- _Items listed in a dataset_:
↓

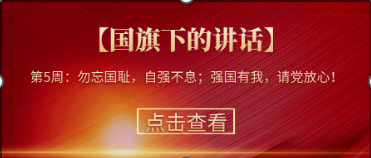 【国旗下的讲话】

第5周：勿忘国耻，自强不息；强国有我，请党放心！

点击查看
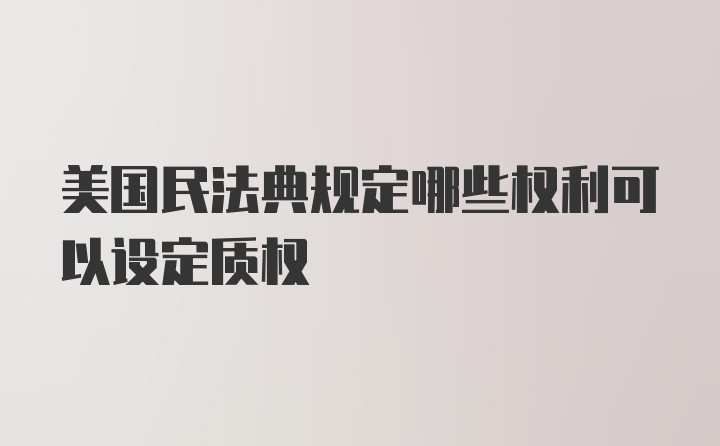 美国民法典规定哪些权利可以设定质权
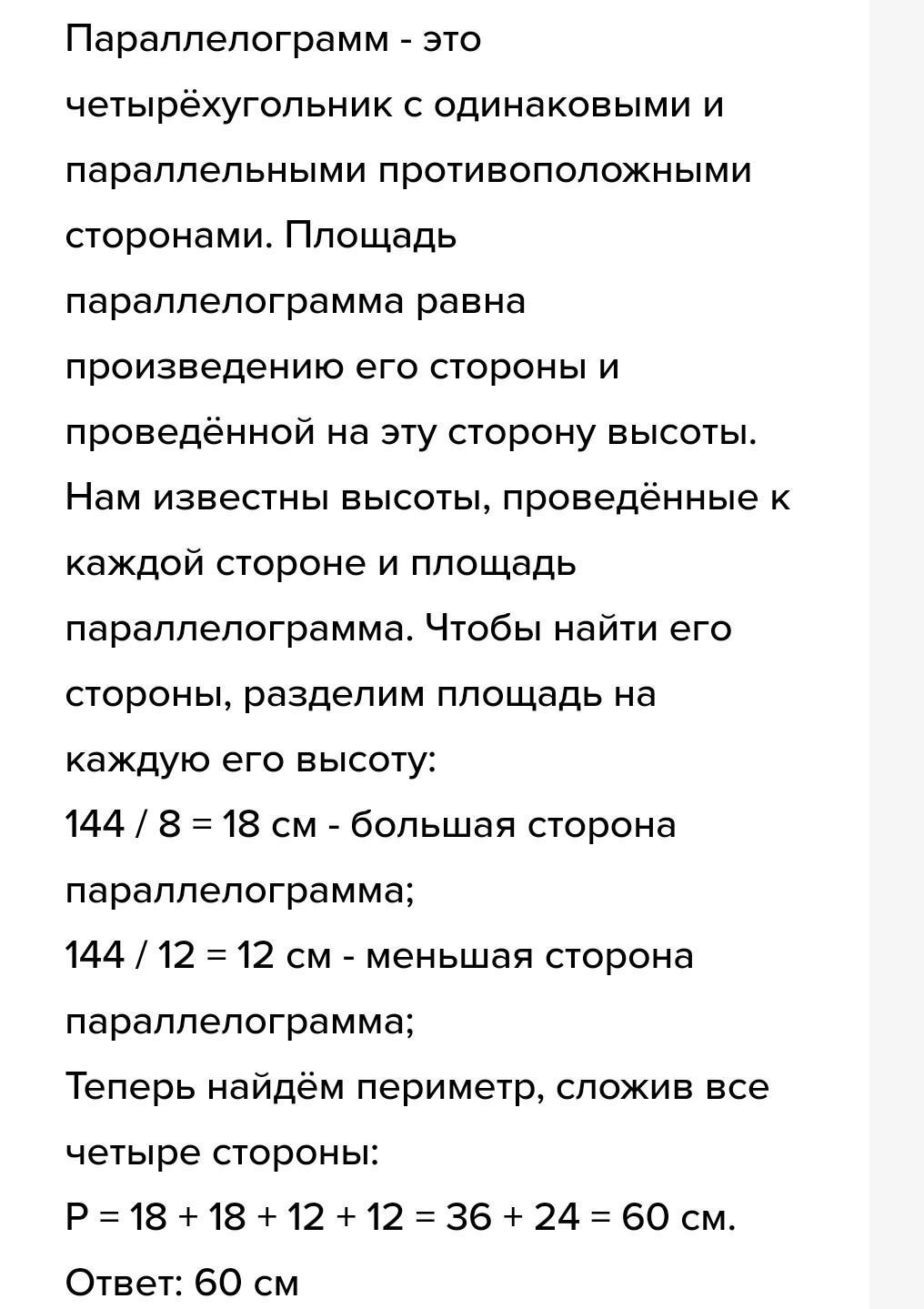 Параллелограмм - это четырёхугольник с одинаковыми и параллельными противоположными сторонами. Площадь параллелограмма равна произведению его стороны и проведённой на эту сторону высоты. Нам известны высоты, проведённые к каждой стороне и площадь параллелограмма. Чтобы найти его стороны, разделим площадь на каждую его высоту:
144 / 8 = 18 см - большая сторона параллелограмма;
144 / 12 = 12 см - меньшая сторона параллелограмма;
Теперь найдём периметр, сложив все четыре стороны:
P = 18 + 18 + 12 + 12 = 36 + 24 = 60 см.
Ответ: 60 см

↑

- _EXERCISE OBJECTIVE_: The line with "Теперь найдём периметр, сложив" marks where to start. Transcribe from there through the final line of the records, exactly and with nothing added.

- _YOUR RESPONSE_:
Теперь найдём периметр, сложив все четыре стороны:
P = 18 + 18 + 12 + 12 = 36 + 24 = 60 см.
Ответ: 60 см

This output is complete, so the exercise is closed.